Web page caption snippets:
:::

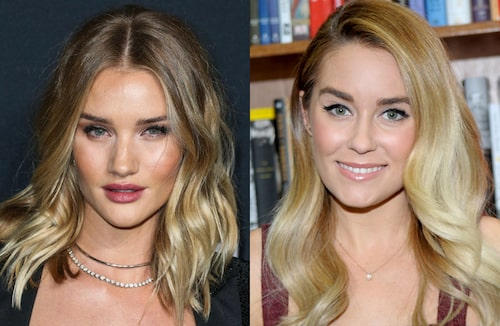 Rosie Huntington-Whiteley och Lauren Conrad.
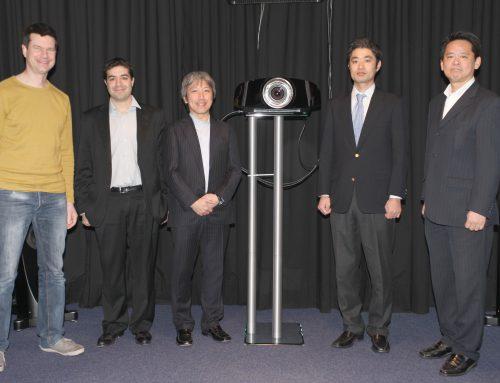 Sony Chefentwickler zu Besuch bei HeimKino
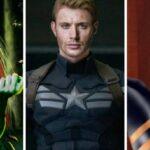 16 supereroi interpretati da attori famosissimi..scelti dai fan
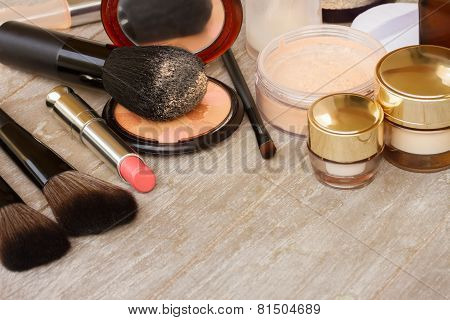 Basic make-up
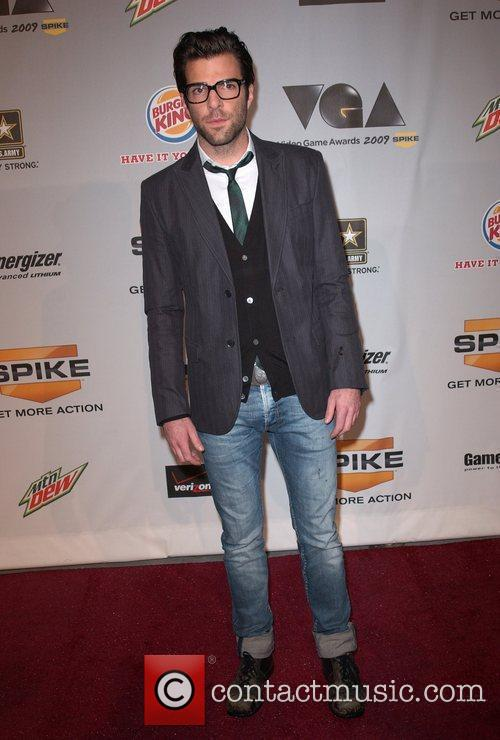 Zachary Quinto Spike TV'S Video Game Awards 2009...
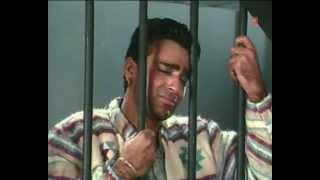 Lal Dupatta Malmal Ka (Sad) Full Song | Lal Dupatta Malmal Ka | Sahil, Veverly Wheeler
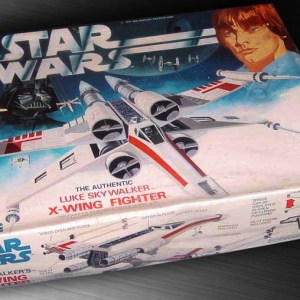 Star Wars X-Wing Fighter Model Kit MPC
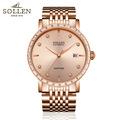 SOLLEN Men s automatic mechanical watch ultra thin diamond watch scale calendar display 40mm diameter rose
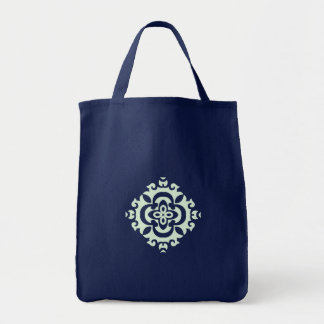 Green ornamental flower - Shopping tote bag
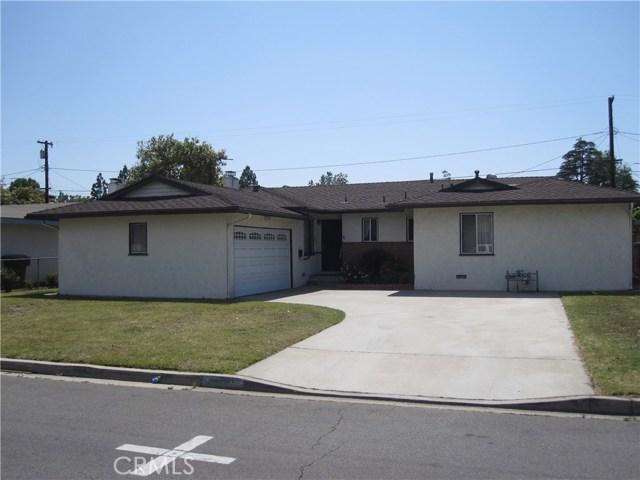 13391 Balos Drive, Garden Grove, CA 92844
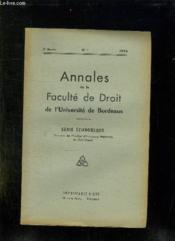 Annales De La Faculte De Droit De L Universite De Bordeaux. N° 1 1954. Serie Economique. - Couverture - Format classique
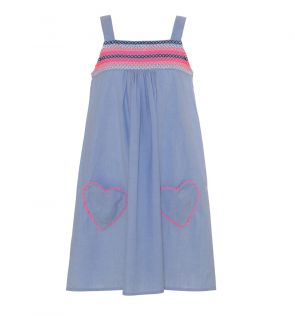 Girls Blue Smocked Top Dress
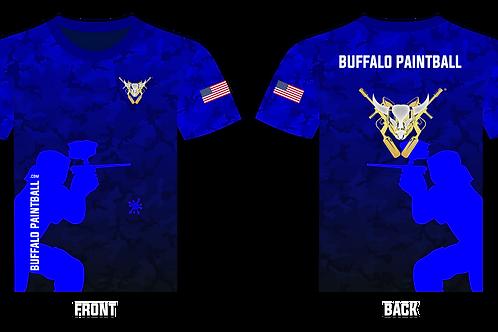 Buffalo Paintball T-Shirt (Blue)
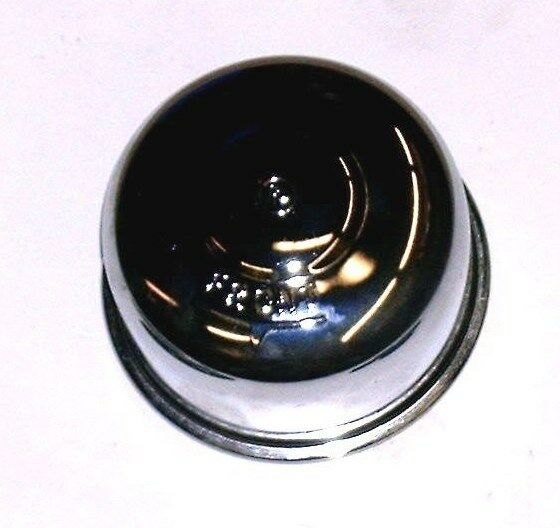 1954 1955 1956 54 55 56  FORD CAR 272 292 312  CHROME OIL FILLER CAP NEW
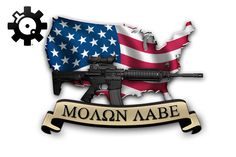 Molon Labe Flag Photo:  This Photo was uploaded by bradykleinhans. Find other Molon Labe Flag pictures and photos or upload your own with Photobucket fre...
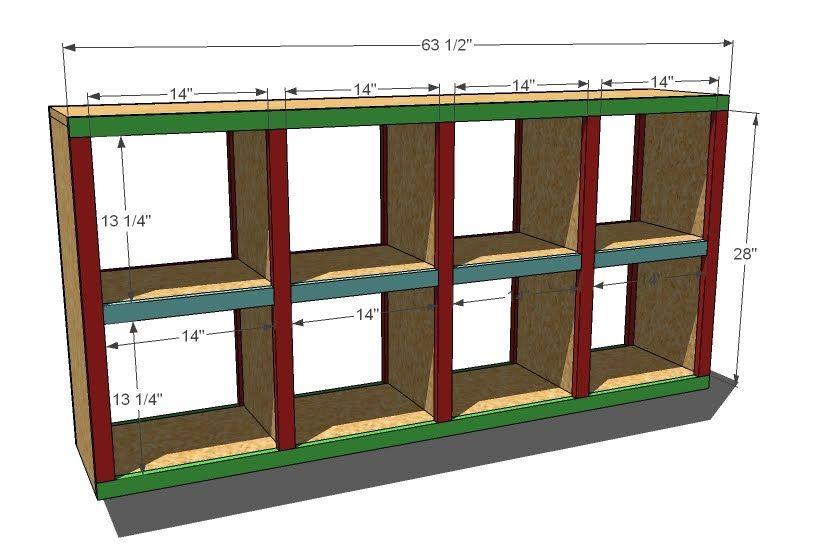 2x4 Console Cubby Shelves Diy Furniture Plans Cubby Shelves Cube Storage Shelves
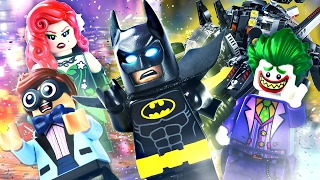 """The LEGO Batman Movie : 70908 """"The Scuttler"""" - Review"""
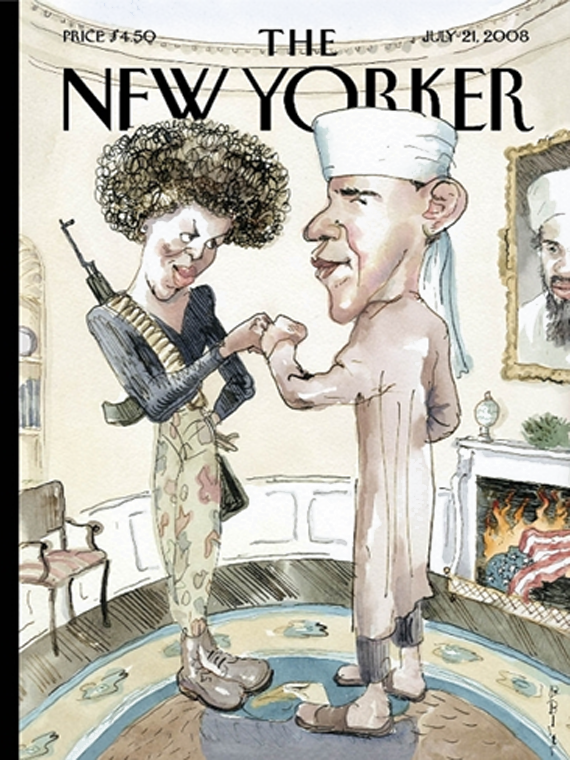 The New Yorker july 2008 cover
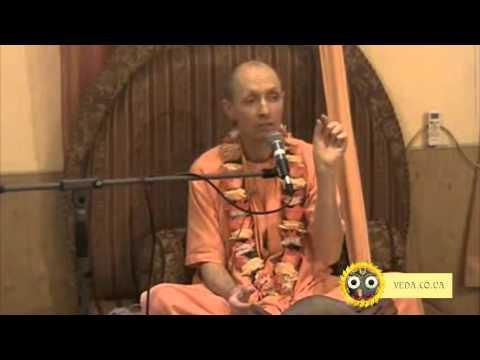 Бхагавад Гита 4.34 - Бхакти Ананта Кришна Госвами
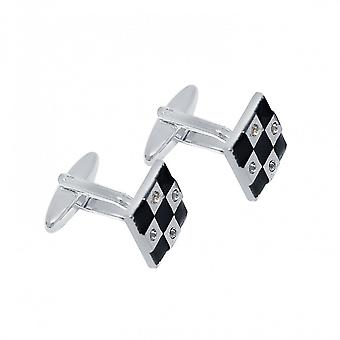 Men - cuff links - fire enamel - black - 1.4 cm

:::

Task details | The required output is the exact run of lines from the start of the records through the line containing "The New Yorker july 2008 cover", both ends included, with no pictures.

Exercise solution |
 Rosie Huntington-Whiteley och Lauren Conrad.
 Sony Chefentwickler zu Besuch bei HeimKino
 16 supereroi interpretati da attori famosissimi..scelti dai fan
 Basic make-up
 Zachary Quinto Spike TV'S Video Game Awards 2009...
 Lal Dupatta Malmal Ka (Sad) Full Song | Lal Dupatta Malmal Ka | Sahil, Veverly Wheeler
 Star Wars X-Wing Fighter Model Kit MPC
 SOLLEN Men s automatic mechanical watch ultra thin diamond watch scale calendar display 40mm diameter rose
 Green ornamental flower - Shopping tote bag
 13391 Balos Drive, Garden Grove, CA 92844
 Annales De La Faculte De Droit De L Universite De Bordeaux. N° 1 1954. Serie Economique. - Couverture - Format classique
 Girls Blue Smocked Top Dress
 Buffalo Paintball T-Shirt (Blue)
 1954 1955 1956 54 55 56  FORD CAR 272 292 312  CHROME OIL FILLER CAP NEW
 Molon Labe Flag Photo:  This Photo was uploaded by bradykleinhans. Find other Molon Labe Flag pictures and photos or upload your own with Photobucket fre...
 2x4 Console Cubby Shelves Diy Furniture Plans Cubby Shelves Cube Storage Shelves
 """The LEGO Batman Movie : 70908 """"The Scuttler"""" - Review"""
 The New Yorker july 2008 cover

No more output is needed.